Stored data
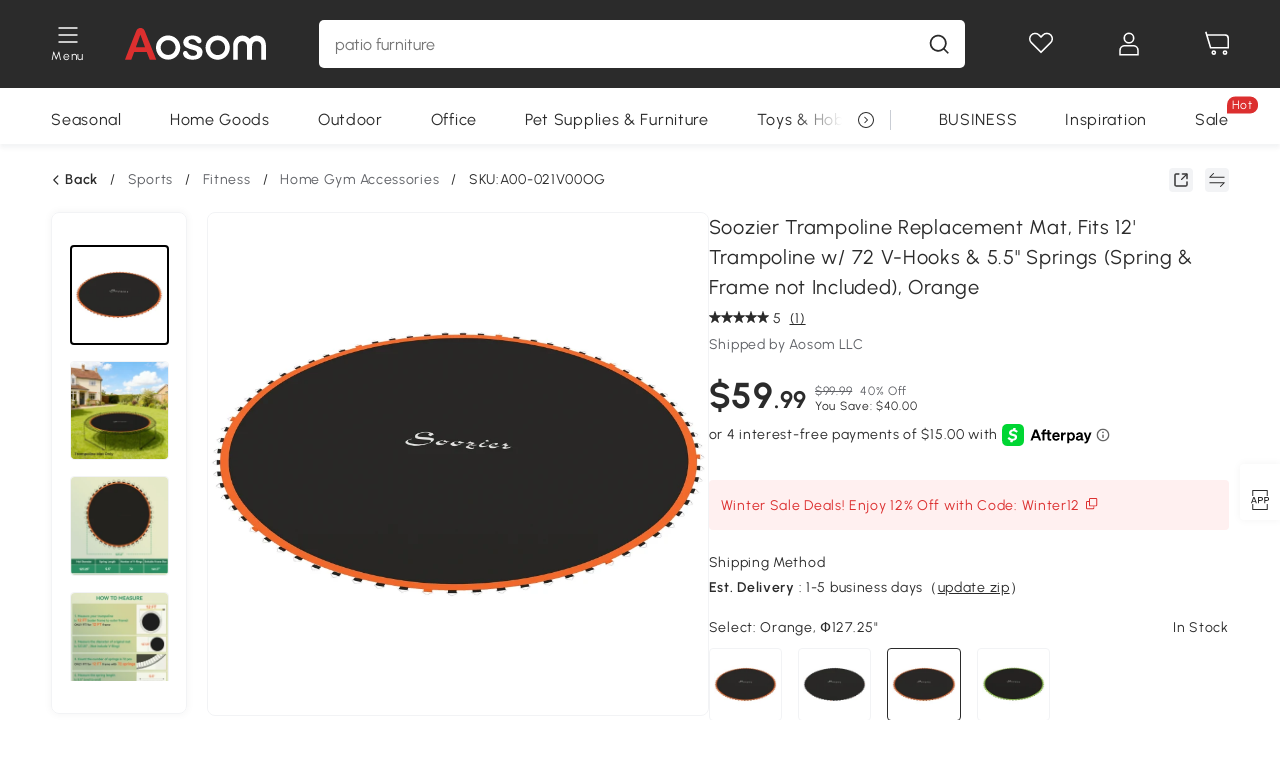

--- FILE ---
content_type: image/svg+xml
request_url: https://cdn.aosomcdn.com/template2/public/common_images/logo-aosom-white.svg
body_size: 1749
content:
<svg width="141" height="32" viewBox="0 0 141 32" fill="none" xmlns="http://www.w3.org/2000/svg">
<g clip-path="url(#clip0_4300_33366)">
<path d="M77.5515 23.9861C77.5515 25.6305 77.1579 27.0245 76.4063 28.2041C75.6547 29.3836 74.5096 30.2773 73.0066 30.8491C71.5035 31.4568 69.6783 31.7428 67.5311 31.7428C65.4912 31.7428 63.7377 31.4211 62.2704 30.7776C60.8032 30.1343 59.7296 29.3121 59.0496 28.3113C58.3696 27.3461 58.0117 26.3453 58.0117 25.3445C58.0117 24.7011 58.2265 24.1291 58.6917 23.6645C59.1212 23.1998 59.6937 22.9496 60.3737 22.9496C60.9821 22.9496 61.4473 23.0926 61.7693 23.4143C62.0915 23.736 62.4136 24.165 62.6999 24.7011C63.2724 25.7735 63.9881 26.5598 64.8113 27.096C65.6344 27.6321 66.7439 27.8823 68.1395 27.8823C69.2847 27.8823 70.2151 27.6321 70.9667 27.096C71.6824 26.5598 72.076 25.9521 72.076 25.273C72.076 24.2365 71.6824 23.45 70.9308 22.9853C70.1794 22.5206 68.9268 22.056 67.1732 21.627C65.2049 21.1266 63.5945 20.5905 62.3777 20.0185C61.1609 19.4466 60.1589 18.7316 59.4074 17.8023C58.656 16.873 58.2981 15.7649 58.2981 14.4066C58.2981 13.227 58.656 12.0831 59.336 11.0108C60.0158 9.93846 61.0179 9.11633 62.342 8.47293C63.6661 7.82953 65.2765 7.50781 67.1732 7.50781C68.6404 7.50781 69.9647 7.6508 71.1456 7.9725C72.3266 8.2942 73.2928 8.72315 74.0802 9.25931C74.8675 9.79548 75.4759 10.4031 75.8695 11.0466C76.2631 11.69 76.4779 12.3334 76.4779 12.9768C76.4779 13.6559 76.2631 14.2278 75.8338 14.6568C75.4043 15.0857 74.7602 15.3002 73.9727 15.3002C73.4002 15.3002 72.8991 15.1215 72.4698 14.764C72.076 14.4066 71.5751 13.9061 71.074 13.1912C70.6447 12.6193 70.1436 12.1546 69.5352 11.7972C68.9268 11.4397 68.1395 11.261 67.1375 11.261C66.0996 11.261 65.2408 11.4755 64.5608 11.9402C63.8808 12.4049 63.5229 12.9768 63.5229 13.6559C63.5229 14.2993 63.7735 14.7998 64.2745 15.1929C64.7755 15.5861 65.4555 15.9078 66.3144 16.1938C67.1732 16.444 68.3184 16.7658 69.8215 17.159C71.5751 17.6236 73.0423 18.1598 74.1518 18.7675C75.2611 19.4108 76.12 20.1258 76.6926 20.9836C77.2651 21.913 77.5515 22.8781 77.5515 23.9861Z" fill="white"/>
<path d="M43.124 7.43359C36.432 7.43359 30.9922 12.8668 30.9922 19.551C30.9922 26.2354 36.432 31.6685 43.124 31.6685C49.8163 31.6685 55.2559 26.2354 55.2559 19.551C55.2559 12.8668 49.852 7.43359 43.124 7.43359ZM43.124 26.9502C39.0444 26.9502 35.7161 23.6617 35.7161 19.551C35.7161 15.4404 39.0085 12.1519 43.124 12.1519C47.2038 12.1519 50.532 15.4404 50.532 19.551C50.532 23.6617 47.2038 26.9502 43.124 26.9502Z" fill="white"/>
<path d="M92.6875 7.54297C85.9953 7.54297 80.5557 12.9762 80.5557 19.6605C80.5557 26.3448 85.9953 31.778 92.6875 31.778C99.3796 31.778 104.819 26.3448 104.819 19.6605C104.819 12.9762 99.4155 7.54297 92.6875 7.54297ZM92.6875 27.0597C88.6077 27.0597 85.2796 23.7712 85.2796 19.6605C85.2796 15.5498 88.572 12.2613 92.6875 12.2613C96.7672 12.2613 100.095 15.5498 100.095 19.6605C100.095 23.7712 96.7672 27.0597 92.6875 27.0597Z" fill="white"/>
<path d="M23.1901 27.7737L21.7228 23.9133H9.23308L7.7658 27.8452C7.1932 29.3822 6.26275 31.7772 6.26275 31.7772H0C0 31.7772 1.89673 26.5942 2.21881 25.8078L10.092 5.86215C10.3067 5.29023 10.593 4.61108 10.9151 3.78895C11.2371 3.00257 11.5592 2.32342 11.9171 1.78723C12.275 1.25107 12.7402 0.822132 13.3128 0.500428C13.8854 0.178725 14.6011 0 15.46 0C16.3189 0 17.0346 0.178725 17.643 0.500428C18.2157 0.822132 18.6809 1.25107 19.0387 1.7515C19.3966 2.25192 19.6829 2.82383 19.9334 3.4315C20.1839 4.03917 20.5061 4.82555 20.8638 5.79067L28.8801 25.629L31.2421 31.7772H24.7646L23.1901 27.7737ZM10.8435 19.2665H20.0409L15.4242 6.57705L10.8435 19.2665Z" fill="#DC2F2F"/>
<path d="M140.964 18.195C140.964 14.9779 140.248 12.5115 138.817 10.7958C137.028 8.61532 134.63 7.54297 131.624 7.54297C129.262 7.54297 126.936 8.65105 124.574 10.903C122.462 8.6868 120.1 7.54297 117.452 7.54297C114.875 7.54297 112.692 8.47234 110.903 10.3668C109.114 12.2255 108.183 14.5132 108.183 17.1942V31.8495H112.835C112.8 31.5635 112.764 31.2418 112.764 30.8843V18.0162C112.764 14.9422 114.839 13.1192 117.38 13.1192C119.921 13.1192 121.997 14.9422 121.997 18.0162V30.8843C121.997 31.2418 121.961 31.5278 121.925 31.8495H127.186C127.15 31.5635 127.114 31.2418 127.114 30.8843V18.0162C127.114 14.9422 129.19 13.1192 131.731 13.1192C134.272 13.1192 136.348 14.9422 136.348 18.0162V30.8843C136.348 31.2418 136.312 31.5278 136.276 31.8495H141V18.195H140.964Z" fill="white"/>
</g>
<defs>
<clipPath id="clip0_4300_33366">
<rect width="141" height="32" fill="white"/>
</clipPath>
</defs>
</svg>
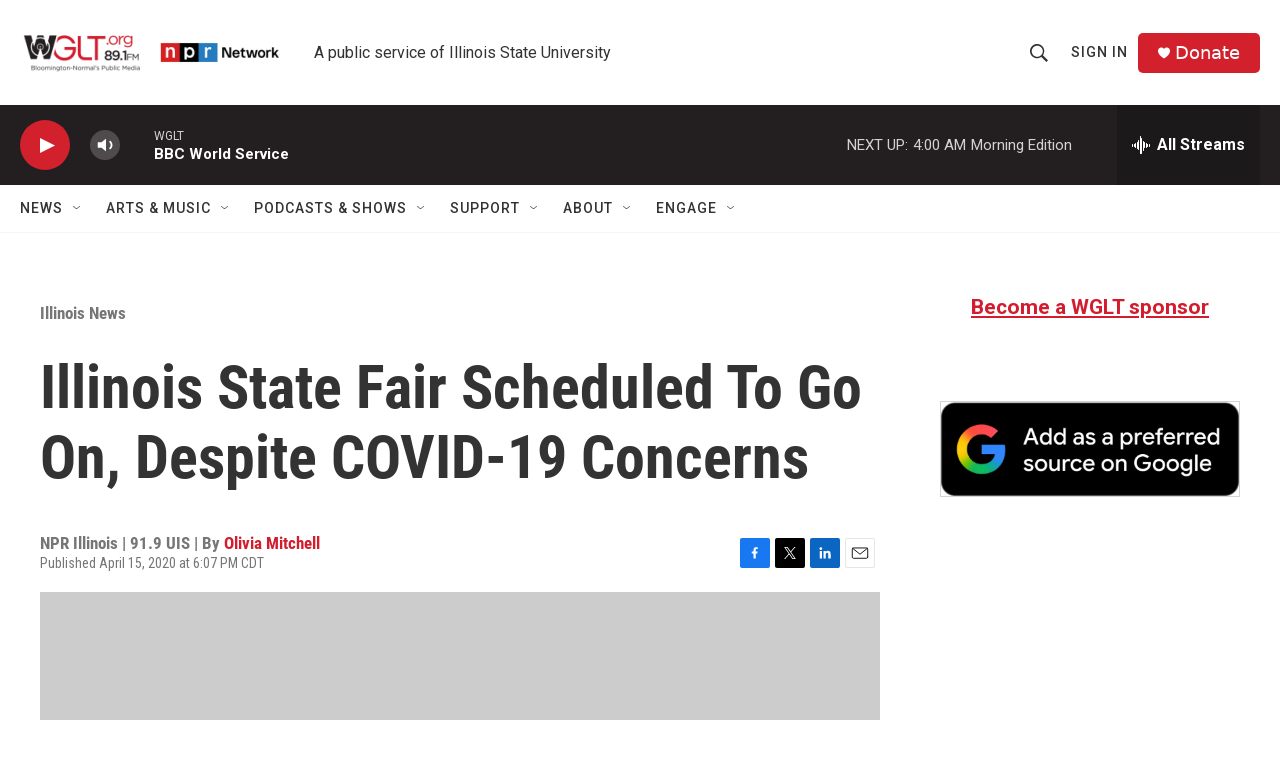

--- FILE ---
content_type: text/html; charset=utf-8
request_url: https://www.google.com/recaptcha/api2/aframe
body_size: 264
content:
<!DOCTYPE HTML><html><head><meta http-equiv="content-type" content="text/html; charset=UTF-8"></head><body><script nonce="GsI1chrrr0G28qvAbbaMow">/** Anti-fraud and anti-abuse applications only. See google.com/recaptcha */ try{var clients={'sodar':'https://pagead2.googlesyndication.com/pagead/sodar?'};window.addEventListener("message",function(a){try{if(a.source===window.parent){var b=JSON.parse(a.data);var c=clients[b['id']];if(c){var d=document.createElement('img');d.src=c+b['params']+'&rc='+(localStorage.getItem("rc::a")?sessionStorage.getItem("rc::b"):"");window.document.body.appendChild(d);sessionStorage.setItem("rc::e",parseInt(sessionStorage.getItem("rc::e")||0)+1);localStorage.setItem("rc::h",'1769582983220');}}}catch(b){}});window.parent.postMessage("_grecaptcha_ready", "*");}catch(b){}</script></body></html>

● **What to work on**: Give the data above back unchanged, except for the pictures.

● **Output**:
--- FILE ---
content_type: image/svg+xml
request_url: https://cdn.aosomcdn.com/template2/public/common_images/logo-aosom-white.svg
body_size: 1749
content:
<svg width="141" height="32" viewBox="0 0 141 32" fill="none" xmlns="http://www.w3.org/2000/svg">
<g clip-path="url(#clip0_4300_33366)">
<path d="M77.5515 23.9861C77.5515 25.6305 77.1579 27.0245 76.4063 28.2041C75.6547 29.3836 74.5096 30.2773 73.0066 30.8491C71.5035 31.4568 69.6783 31.7428 67.5311 31.7428C65.4912 31.7428 63.7377 31.4211 62.2704 30.7776C60.8032 30.1343 59.7296 29.3121 59.0496 28.3113C58.3696 27.3461 58.0117 26.3453 58.0117 25.3445C58.0117 24.7011 58.2265 24.1291 58.6917 23.6645C59.1212 23.1998 59.6937 22.9496 60.3737 22.9496C60.9821 22.9496 61.4473 23.0926 61.7693 23.4143C62.0915 23.736 62.4136 24.165 62.6999 24.7011C63.2724 25.7735 63.9881 26.5598 64.8113 27.096C65.6344 27.6321 66.7439 27.8823 68.1395 27.8823C69.2847 27.8823 70.2151 27.6321 70.9667 27.096C71.6824 26.5598 72.076 25.9521 72.076 25.273C72.076 24.2365 71.6824 23.45 70.9308 22.9853C70.1794 22.5206 68.9268 22.056 67.1732 21.627C65.2049 21.1266 63.5945 20.5905 62.3777 20.0185C61.1609 19.4466 60.1589 18.7316 59.4074 17.8023C58.656 16.873 58.2981 15.7649 58.2981 14.4066C58.2981 13.227 58.656 12.0831 59.336 11.0108C60.0158 9.93846 61.0179 9.11633 62.342 8.47293C63.6661 7.82953 65.2765 7.50781 67.1732 7.50781C68.6404 7.50781 69.9647 7.6508 71.1456 7.9725C72.3266 8.2942 73.2928 8.72315 74.0802 9.25931C74.8675 9.79548 75.4759 10.4031 75.8695 11.0466C76.2631 11.69 76.4779 12.3334 76.4779 12.9768C76.4779 13.6559 76.2631 14.2278 75.8338 14.6568C75.4043 15.0857 74.7602 15.3002 73.9727 15.3002C73.4002 15.3002 72.8991 15.1215 72.4698 14.764C72.076 14.4066 71.5751 13.9061 71.074 13.1912C70.6447 12.6193 70.1436 12.1546 69.5352 11.7972C68.9268 11.4397 68.1395 11.261 67.1375 11.261C66.0996 11.261 65.2408 11.4755 64.5608 11.9402C63.8808 12.4049 63.5229 12.9768 63.5229 13.6559C63.5229 14.2993 63.7735 14.7998 64.2745 15.1929C64.7755 15.5861 65.4555 15.9078 66.3144 16.1938C67.1732 16.444 68.3184 16.7658 69.8215 17.159C71.5751 17.6236 73.0423 18.1598 74.1518 18.7675C75.2611 19.4108 76.12 20.1258 76.6926 20.9836C77.2651 21.913 77.5515 22.8781 77.5515 23.9861Z" fill="white"/>
<path d="M43.124 7.43359C36.432 7.43359 30.9922 12.8668 30.9922 19.551C30.9922 26.2354 36.432 31.6685 43.124 31.6685C49.8163 31.6685 55.2559 26.2354 55.2559 19.551C55.2559 12.8668 49.852 7.43359 43.124 7.43359ZM43.124 26.9502C39.0444 26.9502 35.7161 23.6617 35.7161 19.551C35.7161 15.4404 39.0085 12.1519 43.124 12.1519C47.2038 12.1519 50.532 15.4404 50.532 19.551C50.532 23.6617 47.2038 26.9502 43.124 26.9502Z" fill="white"/>
<path d="M92.6875 7.54297C85.9953 7.54297 80.5557 12.9762 80.5557 19.6605C80.5557 26.3448 85.9953 31.778 92.6875 31.778C99.3796 31.778 104.819 26.3448 104.819 19.6605C104.819 12.9762 99.4155 7.54297 92.6875 7.54297ZM92.6875 27.0597C88.6077 27.0597 85.2796 23.7712 85.2796 19.6605C85.2796 15.5498 88.572 12.2613 92.6875 12.2613C96.7672 12.2613 100.095 15.5498 100.095 19.6605C100.095 23.7712 96.7672 27.0597 92.6875 27.0597Z" fill="white"/>
<path d="M23.1901 27.7737L21.7228 23.9133H9.23308L7.7658 27.8452C7.1932 29.3822 6.26275 31.7772 6.26275 31.7772H0C0 31.7772 1.89673 26.5942 2.21881 25.8078L10.092 5.86215C10.3067 5.29023 10.593 4.61108 10.9151 3.78895C11.2371 3.00257 11.5592 2.32342 11.9171 1.78723C12.275 1.25107 12.7402 0.822132 13.3128 0.500428C13.8854 0.178725 14.6011 0 15.46 0C16.3189 0 17.0346 0.178725 17.643 0.500428C18.2157 0.822132 18.6809 1.25107 19.0387 1.7515C19.3966 2.25192 19.6829 2.82383 19.9334 3.4315C20.1839 4.03917 20.5061 4.82555 20.8638 5.79067L28.8801 25.629L31.2421 31.7772H24.7646L23.1901 27.7737ZM10.8435 19.2665H20.0409L15.4242 6.57705L10.8435 19.2665Z" fill="#DC2F2F"/>
<path d="M140.964 18.195C140.964 14.9779 140.248 12.5115 138.817 10.7958C137.028 8.61532 134.63 7.54297 131.624 7.54297C129.262 7.54297 126.936 8.65105 124.574 10.903C122.462 8.6868 120.1 7.54297 117.452 7.54297C114.875 7.54297 112.692 8.47234 110.903 10.3668C109.114 12.2255 108.183 14.5132 108.183 17.1942V31.8495H112.835C112.8 31.5635 112.764 31.2418 112.764 30.8843V18.0162C112.764 14.9422 114.839 13.1192 117.38 13.1192C119.921 13.1192 121.997 14.9422 121.997 18.0162V30.8843C121.997 31.2418 121.961 31.5278 121.925 31.8495H127.186C127.15 31.5635 127.114 31.2418 127.114 30.8843V18.0162C127.114 14.9422 129.19 13.1192 131.731 13.1192C134.272 13.1192 136.348 14.9422 136.348 18.0162V30.8843C136.348 31.2418 136.312 31.5278 136.276 31.8495H141V18.195H140.964Z" fill="white"/>
</g>
<defs>
<clipPath id="clip0_4300_33366">
<rect width="141" height="32" fill="white"/>
</clipPath>
</defs>
</svg>

--- FILE ---
content_type: text/html; charset=utf-8
request_url: https://www.google.com/recaptcha/api2/aframe
body_size: 264
content:
<!DOCTYPE HTML><html><head><meta http-equiv="content-type" content="text/html; charset=UTF-8"></head><body><script nonce="GsI1chrrr0G28qvAbbaMow">/** Anti-fraud and anti-abuse applications only. See google.com/recaptcha */ try{var clients={'sodar':'https://pagead2.googlesyndication.com/pagead/sodar?'};window.addEventListener("message",function(a){try{if(a.source===window.parent){var b=JSON.parse(a.data);var c=clients[b['id']];if(c){var d=document.createElement('img');d.src=c+b['params']+'&rc='+(localStorage.getItem("rc::a")?sessionStorage.getItem("rc::b"):"");window.document.body.appendChild(d);sessionStorage.setItem("rc::e",parseInt(sessionStorage.getItem("rc::e")||0)+1);localStorage.setItem("rc::h",'1769582983220');}}}catch(b){}});window.parent.postMessage("_grecaptcha_ready", "*");}catch(b){}</script></body></html>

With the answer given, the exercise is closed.